Personal information
- Born: July 14, 1975 (age 51) Tampa, Florida, U.S.
- Listed height: 6 ft 2 in (1.88 m)
- Listed weight: 215 lb (98 kg)

Career information
- High school: L. D. Bell (Hurst, Texas)
- College: Vanderbilt
- NFL draft: 1997: undrafted

Career history
- Carolina Panthers (1997)*; San Diego Chargers (1997)*; Tampa Bay Buccaneers (1998)*; Indianapolis Colts (1998)*; Tampa Bay Buccaneers (1998–1999); San Diego Chargers (2000)*; Tampa Bay Buccaneers (2000–2001); Indianapolis Colts (2002);
- * Offseason or practice squad member only

Career NFL statistics
- Tackles: 29
- Stats at Pro Football Reference

= Eric Vance =

American football player (born 1975)

Eric Devon Vance (born July 14, 1975) is an American former professional football player who was a defensive back in the National Football League (NFL). He was signed by the Carolina Panthers as an undrafted free agent in 1997. He played college football for the Vanderbilt Commodores.

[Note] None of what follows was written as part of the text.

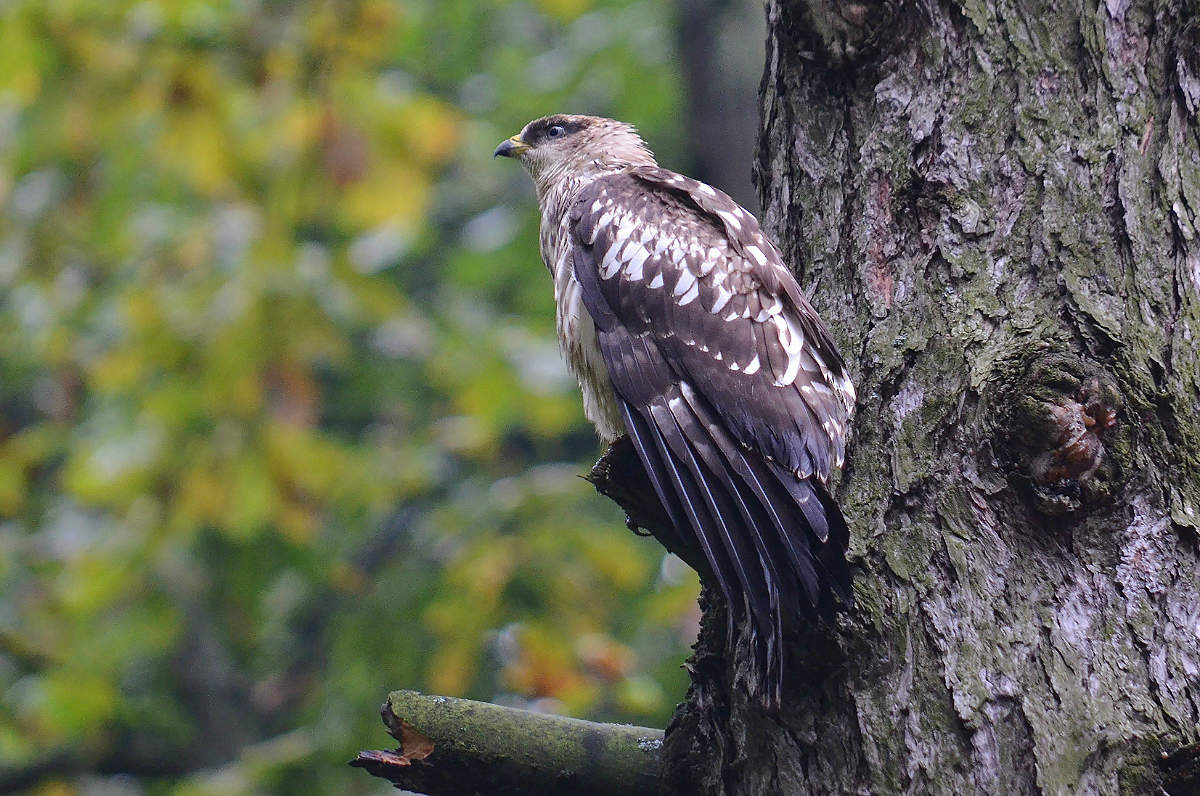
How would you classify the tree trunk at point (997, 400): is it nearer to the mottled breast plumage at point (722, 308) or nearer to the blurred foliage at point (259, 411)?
the mottled breast plumage at point (722, 308)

Vance also played for the Tampa Bay Buccaneers and Indianapolis Colts. Vance worked in Player Development for the Tampa Bay Buccaneers and was hired by Al Golden on April 4, 2013, to become assistant director of Football Operations at the University of Miami, and was the defensive coordinator at his Alma mater L. D. Bell .
Vance Currently serves as the head coach of the Keller Central High School Chargers Football Team.